Praised by Ben Brantley in The New York Times as “heart-gripping and cathartic,” the emotional and intimate musical won five Tony Awards in 2015, including Best Musical. The show also made Tony Awards history, with writers Jeanine Tesori (music) and Lisa Kron (book and lyrics) becoming the first female writing team to ever win the award for Best Original Score.
The Orlando benefit, which will take place on July 24, 2016 at the Dr. Phillips Center for the Performing Arts Walt Disney Theater, will feature the entire current onstage cast of Fun Home performing a concert version of the musical. Kron and Tesori will also be in attendance, along with director Sam Gold.
All of the net proceeds from the performance will go toward supporting those affected by the horrific Pulse nightclub shooting in Orlando and promoting the rights of the LGBTQ community. Half of the proceeds will go directly to the victims of the Pulse tragedy and their families, while the other 50% will be donated to the charity Equality Florida.
Orlando audiences have only one night to see the cast of Fun Home, and their appearance is unfortunately limited for Broadway audiences as well, as the show is currently set to close on September 10, 2016. Fans are encouraged to get Fun Home tickets while they last, as tickets directly from the box office range from just $49-$75.

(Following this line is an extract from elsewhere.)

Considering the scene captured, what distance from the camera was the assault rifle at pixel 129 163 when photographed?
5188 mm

But the daring show has pushed musical theatre forward by championing queer stories and female voices, proving through its successful 18-month run — which recouped its investment — that these perspectives have a place on the Great White Way. Though Fun Home’s Broadway run may soon come to an end, its revolutionary success and the proceeds from the Orlando benefit will hopefully ensure that the musical’s effects will last far longer.